GPUs#

Coiled supports running computations with GPU-enabled machines. You can set worker_gpu=1 when creating a Coiled cluster:

import coiled

cluster = coiled.Cluster(
    ...,
    worker_gpu=1,
)

Using GPUs requires some additional setup, though. The sections below will walk you through how to set up and use Coiled with GPU-enabled machines.

Creating a software environment#

First, you will need a software environment that supports GPU-accelerated libraries (e.g. PyTorch, RAPIDS, XGBoost, Numba), and CUDA Toolkit version 11. For example:

import coiled

coiled.create_software_environment(
    name="gpu-test",
    container="gpuci/miniconda-cuda:11.2-runtime-ubuntu20.04",
    conda={
        "channels": [
            "rapidsai",
            "conda-forge",
            "defaults",
        ],
        "dependencies": [
            "coiled-runtime",
            "cupy",
            "cudatoolkit=11.2",
        ],
    },
)

Creating a cluster#

Next, you can create a cluster with GPU-enabled instance types. Currently, Coiled only supports a single GPU per worker.

AWS#

If you are using AWS, you can use the worker_vm_types keyword argument, since GPU selection is tied to the instance type. Requesting a g4dn.xlarge instance type, e.g., contains an NVIDIA T4 GPU. We recommend the g4dn.xlarge (NVIDIA T4) or p3.2xlarge (NVIDIA V100) instance types. For example:

import coiled

cluster = coiled.Cluster(
    worker_vm_types=["g4dn.xlarge", "p3.2xlarge"],
    software="gpu-test",
)

Since these recommended instance types have only one GPU, you do not need to use the worker_gpu keyword argument. See the tutorial on Selecting GPU Types.

Attention

AWS users may run into availability issues and should confirm their region has the GPU instance type they have requested. See the AWS documentation on EC2 instance types under the “Accelerated Computing”.

Google Cloud#

If you are using Google Cloud, you can request GPUs using the worker_gpu (or worker_gpu_type) and the worker_vm_types keyword arguments. You need both arguments since Google Cloud adds GPUs to different instances (the one exception being A100, which is bundled with instance type a2-highgpu-1g). See the Google Cloud documentation on GPUs for more details. You will also need to use an instance type from the N1 machine series.

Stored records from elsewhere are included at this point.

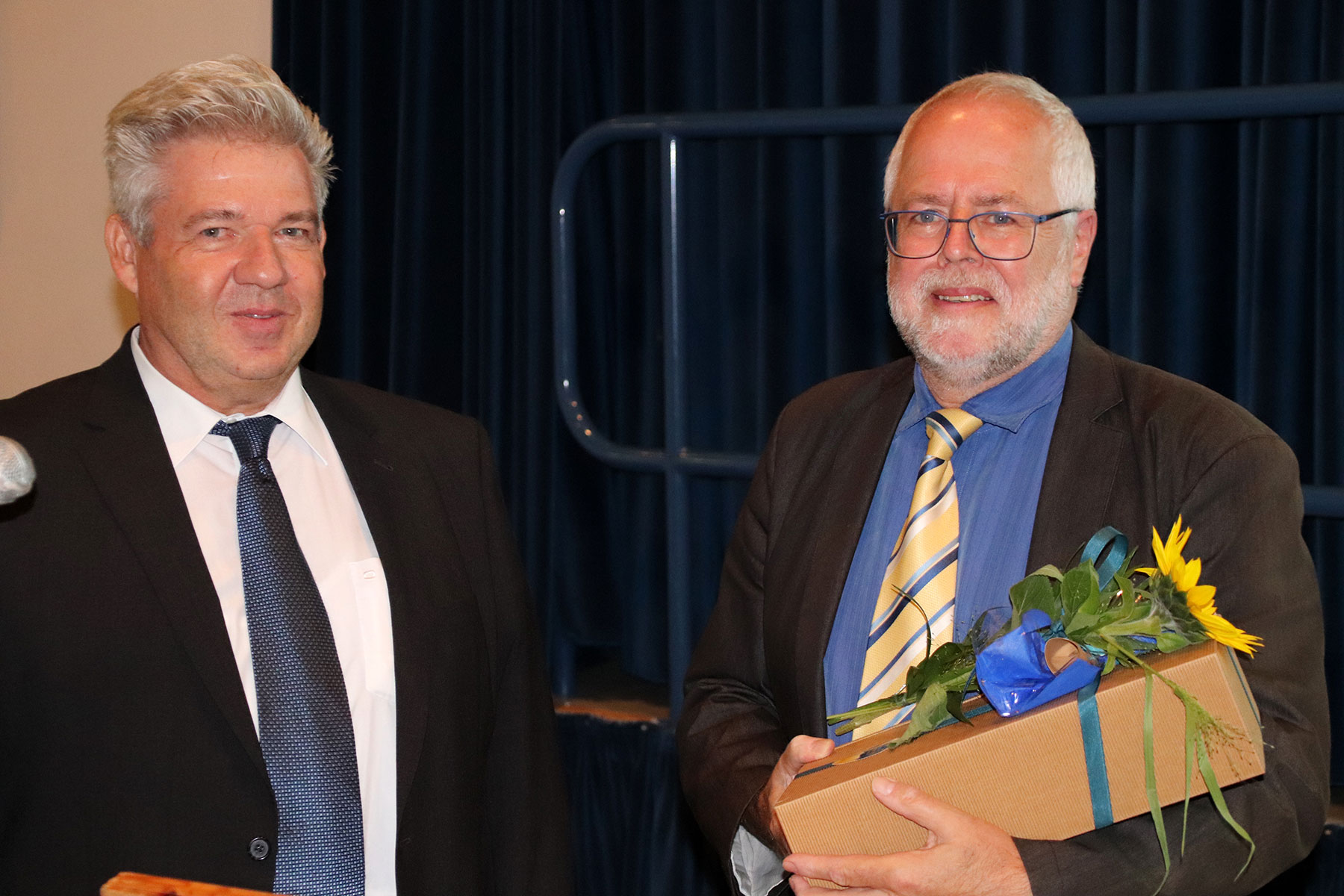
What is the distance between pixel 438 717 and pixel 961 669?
2.20 ft

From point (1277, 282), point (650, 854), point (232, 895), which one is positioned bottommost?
point (650, 854)

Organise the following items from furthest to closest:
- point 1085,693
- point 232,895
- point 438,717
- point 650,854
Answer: point 650,854 → point 438,717 → point 1085,693 → point 232,895

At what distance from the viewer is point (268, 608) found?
1.53 metres

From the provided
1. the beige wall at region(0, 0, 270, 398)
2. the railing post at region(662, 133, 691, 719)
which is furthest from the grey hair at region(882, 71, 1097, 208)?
the beige wall at region(0, 0, 270, 398)

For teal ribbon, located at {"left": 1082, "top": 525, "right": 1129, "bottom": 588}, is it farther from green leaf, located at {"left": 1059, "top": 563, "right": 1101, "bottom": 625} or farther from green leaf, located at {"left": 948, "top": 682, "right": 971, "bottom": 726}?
green leaf, located at {"left": 948, "top": 682, "right": 971, "bottom": 726}

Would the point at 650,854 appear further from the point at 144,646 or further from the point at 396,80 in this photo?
the point at 396,80

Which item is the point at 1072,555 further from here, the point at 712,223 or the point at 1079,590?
the point at 712,223

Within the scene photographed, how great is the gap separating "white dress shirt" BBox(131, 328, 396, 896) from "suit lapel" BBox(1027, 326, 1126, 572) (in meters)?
0.84

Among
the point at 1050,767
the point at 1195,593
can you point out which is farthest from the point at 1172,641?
the point at 1050,767

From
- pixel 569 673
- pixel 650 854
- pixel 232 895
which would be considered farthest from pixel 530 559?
pixel 232 895

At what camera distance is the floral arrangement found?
49.5 inches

If you specify worker_gpu=1 and worker_vm_types=["n1-standard-2"], e.g., you will be requesting a single NVIDIA T4:

import coiled

cluster = coiled.Cluster(
    worker_gpu=1,
    worker_vm_types=["n1-standard-2"],
    software="gpu-test",
)

You can also specify a particular GPU with worker_gpu_type:

import coiled

cluster = coiled.Cluster(
    worker_gpu_type=["nvidia-tesla-v100"],
    worker_vm_types=["n1-standard-2"],
    software="gpu-test",
)

See the tutorial on Selecting GPU Types.

Testing#

You can test this cluster is working as expected with the following:

from dask.distributed import Client


def test_gpu():
    import numpy as np
    import cupy as cp

    x = cp.arange(6).reshape(2, 3).astype("f")
    return cp.asnumpy(x.sum())


client = Client(cluster)

f = client.submit(test_gpu)
f.result()

If successful, this should return array(15., dtype=float32).

You can also verify that workers are using GPUs with the following command:

cluster.scheduler_info["workers"]